(Stored data entries):
○ ○ ○

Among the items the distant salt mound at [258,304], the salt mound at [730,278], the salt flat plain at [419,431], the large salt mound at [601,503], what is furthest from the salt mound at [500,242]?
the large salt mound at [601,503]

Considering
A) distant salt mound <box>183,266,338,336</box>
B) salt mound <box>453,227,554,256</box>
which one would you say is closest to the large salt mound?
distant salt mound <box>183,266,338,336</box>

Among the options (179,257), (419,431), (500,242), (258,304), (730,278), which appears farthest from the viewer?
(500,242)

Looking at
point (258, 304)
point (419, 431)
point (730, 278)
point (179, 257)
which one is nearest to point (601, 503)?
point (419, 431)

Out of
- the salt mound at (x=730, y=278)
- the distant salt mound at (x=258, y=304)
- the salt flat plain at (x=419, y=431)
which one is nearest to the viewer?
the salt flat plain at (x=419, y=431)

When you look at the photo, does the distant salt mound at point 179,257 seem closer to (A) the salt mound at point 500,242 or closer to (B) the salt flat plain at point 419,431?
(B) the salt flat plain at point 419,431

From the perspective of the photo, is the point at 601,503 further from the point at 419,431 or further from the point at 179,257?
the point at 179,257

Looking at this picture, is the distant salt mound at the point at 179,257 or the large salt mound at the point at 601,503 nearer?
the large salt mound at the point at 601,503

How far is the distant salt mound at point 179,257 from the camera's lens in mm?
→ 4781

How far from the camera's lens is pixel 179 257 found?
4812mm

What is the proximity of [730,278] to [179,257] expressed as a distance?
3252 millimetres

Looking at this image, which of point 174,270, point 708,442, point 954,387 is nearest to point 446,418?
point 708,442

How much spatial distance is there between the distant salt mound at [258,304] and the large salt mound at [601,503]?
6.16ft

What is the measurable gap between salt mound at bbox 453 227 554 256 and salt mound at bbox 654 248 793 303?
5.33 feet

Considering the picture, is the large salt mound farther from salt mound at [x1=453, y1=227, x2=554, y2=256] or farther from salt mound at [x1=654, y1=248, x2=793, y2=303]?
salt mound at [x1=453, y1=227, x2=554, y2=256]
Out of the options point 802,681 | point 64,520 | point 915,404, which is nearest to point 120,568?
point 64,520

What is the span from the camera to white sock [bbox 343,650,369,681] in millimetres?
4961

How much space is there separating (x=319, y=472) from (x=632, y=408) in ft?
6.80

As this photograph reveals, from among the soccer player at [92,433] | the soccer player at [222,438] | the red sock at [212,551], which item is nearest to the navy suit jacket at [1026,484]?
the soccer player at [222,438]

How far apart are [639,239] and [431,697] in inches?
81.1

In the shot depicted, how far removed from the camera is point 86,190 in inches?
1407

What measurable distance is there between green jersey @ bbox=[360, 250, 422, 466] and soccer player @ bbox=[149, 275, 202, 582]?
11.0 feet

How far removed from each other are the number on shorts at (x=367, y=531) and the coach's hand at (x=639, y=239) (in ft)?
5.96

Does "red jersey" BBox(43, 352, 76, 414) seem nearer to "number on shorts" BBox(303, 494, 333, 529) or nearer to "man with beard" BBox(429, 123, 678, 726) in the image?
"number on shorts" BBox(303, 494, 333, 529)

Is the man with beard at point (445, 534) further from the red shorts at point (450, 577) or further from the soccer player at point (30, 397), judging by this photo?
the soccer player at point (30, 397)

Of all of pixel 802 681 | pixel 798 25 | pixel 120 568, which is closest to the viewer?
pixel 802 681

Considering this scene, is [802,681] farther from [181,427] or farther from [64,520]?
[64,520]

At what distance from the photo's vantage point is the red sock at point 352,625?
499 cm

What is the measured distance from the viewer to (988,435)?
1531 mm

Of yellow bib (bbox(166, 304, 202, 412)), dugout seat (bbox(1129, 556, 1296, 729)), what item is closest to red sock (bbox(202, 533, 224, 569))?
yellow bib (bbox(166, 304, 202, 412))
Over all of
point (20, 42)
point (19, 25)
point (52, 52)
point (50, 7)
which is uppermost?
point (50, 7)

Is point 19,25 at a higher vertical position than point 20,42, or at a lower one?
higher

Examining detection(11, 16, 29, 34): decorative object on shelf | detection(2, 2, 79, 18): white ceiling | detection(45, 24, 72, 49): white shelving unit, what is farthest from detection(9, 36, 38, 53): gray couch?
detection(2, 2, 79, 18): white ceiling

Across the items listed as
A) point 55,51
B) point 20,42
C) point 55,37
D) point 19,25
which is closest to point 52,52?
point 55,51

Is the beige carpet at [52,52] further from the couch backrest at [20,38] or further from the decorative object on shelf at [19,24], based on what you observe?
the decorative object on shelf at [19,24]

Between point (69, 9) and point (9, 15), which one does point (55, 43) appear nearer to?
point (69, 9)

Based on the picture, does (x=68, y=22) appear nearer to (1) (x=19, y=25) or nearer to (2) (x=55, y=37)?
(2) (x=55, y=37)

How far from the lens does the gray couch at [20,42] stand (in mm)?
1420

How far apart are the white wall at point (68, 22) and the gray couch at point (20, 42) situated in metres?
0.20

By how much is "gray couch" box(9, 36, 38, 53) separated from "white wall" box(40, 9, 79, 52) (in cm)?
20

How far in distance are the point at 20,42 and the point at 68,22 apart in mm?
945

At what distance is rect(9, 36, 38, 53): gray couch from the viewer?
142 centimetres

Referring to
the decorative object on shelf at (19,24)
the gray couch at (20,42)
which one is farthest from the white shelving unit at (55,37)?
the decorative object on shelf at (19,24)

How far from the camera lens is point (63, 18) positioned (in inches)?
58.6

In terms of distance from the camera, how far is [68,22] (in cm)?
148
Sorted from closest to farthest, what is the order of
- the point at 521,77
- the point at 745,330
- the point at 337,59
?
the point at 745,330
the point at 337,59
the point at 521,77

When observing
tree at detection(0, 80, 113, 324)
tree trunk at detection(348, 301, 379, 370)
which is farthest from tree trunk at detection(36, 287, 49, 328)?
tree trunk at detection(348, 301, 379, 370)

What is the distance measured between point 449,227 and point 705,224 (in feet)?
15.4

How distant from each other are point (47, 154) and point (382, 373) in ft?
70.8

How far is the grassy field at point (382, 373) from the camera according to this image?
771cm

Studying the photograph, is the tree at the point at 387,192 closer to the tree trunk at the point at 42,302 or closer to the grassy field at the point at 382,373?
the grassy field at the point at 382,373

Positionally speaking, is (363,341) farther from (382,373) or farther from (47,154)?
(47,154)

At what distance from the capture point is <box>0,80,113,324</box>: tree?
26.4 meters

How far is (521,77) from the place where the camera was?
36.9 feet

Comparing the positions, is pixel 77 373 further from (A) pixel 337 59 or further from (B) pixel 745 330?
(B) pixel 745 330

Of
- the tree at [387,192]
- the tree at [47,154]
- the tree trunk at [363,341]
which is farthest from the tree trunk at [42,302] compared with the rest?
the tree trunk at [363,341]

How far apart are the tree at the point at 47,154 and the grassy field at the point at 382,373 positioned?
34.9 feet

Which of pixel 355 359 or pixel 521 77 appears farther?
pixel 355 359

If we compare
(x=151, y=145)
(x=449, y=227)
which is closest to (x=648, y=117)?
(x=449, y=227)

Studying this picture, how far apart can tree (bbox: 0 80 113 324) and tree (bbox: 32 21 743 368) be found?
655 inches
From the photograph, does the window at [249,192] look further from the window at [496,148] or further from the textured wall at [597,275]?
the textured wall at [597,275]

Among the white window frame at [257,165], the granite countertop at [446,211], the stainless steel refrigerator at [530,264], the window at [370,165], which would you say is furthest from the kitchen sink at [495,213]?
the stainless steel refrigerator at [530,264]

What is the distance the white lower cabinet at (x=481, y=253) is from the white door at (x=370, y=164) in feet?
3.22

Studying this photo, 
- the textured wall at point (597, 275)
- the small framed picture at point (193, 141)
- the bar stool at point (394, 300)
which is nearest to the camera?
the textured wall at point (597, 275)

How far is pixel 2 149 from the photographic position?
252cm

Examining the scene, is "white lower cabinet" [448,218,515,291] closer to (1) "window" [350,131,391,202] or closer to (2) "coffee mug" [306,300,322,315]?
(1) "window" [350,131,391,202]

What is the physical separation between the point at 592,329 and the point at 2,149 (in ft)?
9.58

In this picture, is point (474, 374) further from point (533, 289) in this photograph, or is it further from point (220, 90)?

○ ○ ○

(Problem to work on):
Repeat the line containing "Which of pixel" and all subsequent lines through the final line of the data, exactly and with no others.

(Output for this exercise):
Which of pixel 355 359 or pixel 521 77 appears farther?
pixel 355 359

If we compare
(x=151, y=145)
(x=449, y=227)
which is closest to (x=648, y=117)?
(x=449, y=227)

Studying this picture, how far apart can tree (bbox: 0 80 113 324) and tree (bbox: 32 21 743 368) be found?
655 inches
From the photograph, does the window at [249,192] look further from the window at [496,148] or further from the textured wall at [597,275]?
the textured wall at [597,275]

Among the white window frame at [257,165], the granite countertop at [446,211], the stainless steel refrigerator at [530,264], the window at [370,165], which would you say is furthest from the kitchen sink at [495,213]?
the stainless steel refrigerator at [530,264]

What is the distance the white lower cabinet at (x=481, y=253) is from the white door at (x=370, y=164) in feet?
3.22

Studying this photo, 
- the textured wall at point (597, 275)
- the small framed picture at point (193, 141)
- the bar stool at point (394, 300)
which is nearest to the camera?
the textured wall at point (597, 275)

How far is pixel 2 149 from the photographic position?
252cm

Examining the scene, is "white lower cabinet" [448,218,515,291] closer to (1) "window" [350,131,391,202] or closer to (2) "coffee mug" [306,300,322,315]?
(1) "window" [350,131,391,202]

What is the physical separation between the point at 592,329 and the point at 2,149 (in ft)?
9.58

In this picture, is point (474, 374) further from point (533, 289) in this photograph, or is it further from point (220, 90)?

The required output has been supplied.